Set#map Deduping and Possibly Unsafe Behavior

If nothing else, I think a big takeaway from this is "if you accept Iterable, operate on it using .iterator".

1 Like

In that case the current Iterable should just be some kind of private class for code deduplication, and only IterableOnce (perhaps renamed to Iterable) should be public API.
But then you probably run into that issue where scalac infers private types as LUBs.

1 Like

This entire discussion seems bizarre to me. The behavior is correct, and to expect anything else is akin to not understanding what a set is. That can easily be seen by simply breaking down the original code:

        val wSum = elements.map(element=>
weights(element) * values(element))
.sum
1 Like

I dont think anyone doesn’t understand what a set is, but rather have an understanding of map on Iterable that isn’t the functor definition.

All in all, that’s not so weird. Whether it its fmap depends on what builder is passed to the map method, and that’s always been the case - or at least since the previous collections rework.

1 Like

Iterable is the common supertype of Set, Map, and Seq. So its map operation has to admit the behavior of map on sets or maps. If you want a map that does not deduplicate, use Seq, not Iterable.

5 Likes

Yes, it’s easy to convince yourself of that when you think about it. The risk is when you don’t and you mistakenly think the iteration is the thing you’re mapping over.

I dont think that argument is strong enough not to have map on Iterable.

But I definitely dont think that considering the argument that its plausible that people make that mistake, and consider whether we can put safeguards in place to avoid them from making that mistake, should make it fair game to be told you dont understand what a set is. That’s just needlessly belittling.

What I would find more helpful is seeing if we can find out how often map on Iterable is used, and out of those usages, how often it is a bug if the underlying iterable is a set.

3 Likes

That’s the workaround I suggested on the original ticket and absolutely true given FP design rules. Still does not change the fact that semantically it is not the safest behavior.

Funny thing is I ran into the issue first working with a system using SAS that was giving off results depending on the amount of duplications in the input data. Maybe we need to accept this is a pitfall of strict adherence to functor rules in general and some compromise considering the human factor is needed on a case by case basis.

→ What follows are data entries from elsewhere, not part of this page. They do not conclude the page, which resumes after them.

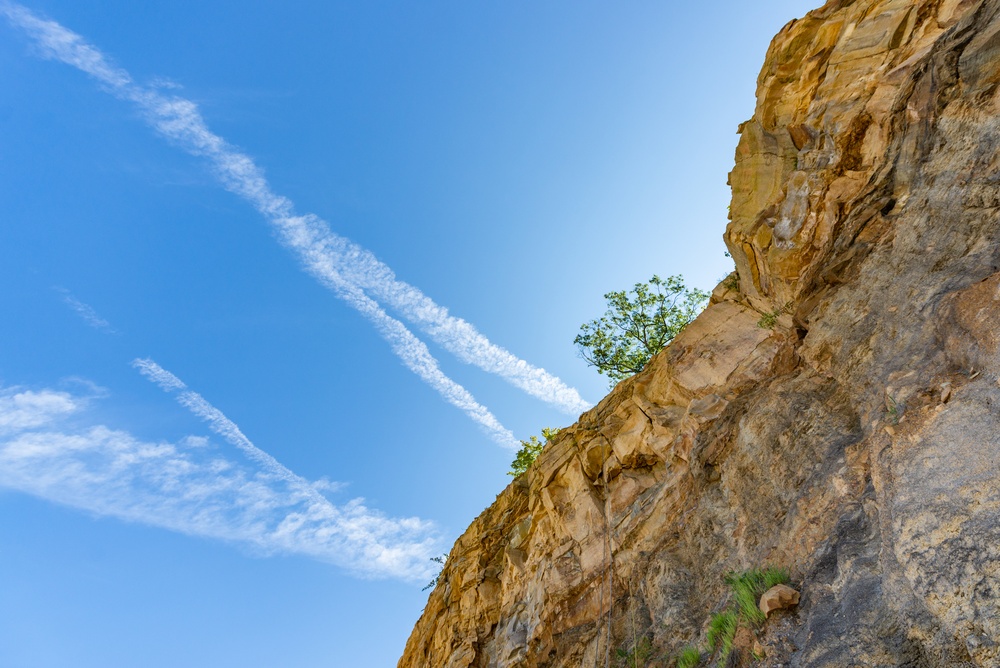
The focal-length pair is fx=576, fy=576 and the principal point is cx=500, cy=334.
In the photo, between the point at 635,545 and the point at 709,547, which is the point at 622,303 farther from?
the point at 709,547

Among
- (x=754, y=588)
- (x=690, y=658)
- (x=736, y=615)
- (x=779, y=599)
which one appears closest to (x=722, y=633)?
(x=736, y=615)

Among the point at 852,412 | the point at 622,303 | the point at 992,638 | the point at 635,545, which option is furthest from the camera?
the point at 622,303

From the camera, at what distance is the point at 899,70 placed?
10.4 meters

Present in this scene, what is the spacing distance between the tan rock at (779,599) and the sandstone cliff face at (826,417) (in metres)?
0.11

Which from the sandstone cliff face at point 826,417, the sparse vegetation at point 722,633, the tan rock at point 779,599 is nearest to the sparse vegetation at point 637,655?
the sandstone cliff face at point 826,417

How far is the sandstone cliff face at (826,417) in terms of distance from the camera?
206 inches

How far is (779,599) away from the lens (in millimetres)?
6430

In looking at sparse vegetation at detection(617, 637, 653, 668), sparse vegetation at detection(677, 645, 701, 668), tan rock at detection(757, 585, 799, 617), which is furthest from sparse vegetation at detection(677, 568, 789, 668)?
sparse vegetation at detection(617, 637, 653, 668)

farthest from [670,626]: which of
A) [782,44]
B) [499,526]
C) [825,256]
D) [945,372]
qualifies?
[782,44]

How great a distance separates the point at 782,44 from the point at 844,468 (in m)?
11.3

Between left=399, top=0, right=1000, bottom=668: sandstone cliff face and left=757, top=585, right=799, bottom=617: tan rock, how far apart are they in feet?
0.36

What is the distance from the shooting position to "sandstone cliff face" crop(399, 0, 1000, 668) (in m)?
5.22

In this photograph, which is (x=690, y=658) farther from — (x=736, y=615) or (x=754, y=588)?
(x=754, y=588)

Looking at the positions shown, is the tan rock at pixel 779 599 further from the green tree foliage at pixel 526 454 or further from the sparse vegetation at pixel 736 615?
the green tree foliage at pixel 526 454
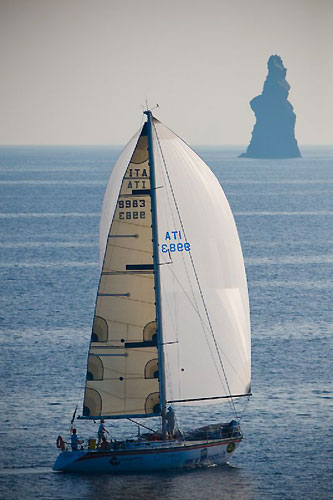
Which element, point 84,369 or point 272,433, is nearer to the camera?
point 272,433

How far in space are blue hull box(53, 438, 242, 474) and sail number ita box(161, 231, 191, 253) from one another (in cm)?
723

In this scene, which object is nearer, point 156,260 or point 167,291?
point 156,260

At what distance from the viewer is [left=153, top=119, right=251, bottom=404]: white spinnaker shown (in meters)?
52.5

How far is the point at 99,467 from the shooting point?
5184 centimetres

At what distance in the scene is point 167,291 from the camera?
52562 mm

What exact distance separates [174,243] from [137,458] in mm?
8122

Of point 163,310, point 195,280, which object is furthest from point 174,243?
point 163,310

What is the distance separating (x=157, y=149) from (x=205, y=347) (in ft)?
25.5

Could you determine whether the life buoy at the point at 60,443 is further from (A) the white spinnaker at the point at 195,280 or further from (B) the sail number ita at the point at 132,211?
(B) the sail number ita at the point at 132,211

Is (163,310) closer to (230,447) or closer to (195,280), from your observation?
(195,280)

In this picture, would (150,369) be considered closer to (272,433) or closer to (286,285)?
(272,433)

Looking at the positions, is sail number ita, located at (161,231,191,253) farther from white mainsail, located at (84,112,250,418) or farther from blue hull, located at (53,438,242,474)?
blue hull, located at (53,438,242,474)

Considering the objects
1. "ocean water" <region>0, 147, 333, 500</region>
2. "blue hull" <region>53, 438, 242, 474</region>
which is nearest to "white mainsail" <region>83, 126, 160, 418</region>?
"blue hull" <region>53, 438, 242, 474</region>

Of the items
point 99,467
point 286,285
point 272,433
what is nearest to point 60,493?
point 99,467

That makes sense, but following that logic, shouldn’t map on an Iterator which is really a Map deduplicate based on keys, instead of behaving like a “normal” Iterator ?

Well, there’s one super-easy case: if I map with an injective function.

xs.map(_ + 1)
xs.map("The answer is " + _)
xs.map(x => (x, f(x)))

A lot of the time, people do in fact map with injective functions.

3 Likes

Yes, everything is fine, except possibly documentation about what an Iterable is as compared to a Seq.

If you want things to be nonduplicated and in order, use Seq.

There are all sorts of surprises you run into if you think Iterable and Seq are synonymous, either with Scala 2.12 or 2.13. For instance

scala> "incredible".toSet.zipWithIndex.map(_._2).mkString(" ")
res7: String = 0 5 1 6 2 7 3 4

I specifically zip with index and then read the indices but…they’re not in order?!

Iterable is an abstraction over things that don’t necessarily have an order and/or preserve all elements. If there are methods on Iterable that can only possibly make sense when they’re applied to an in-order collection, then they should be deprecated there and in the future only appear on Seq.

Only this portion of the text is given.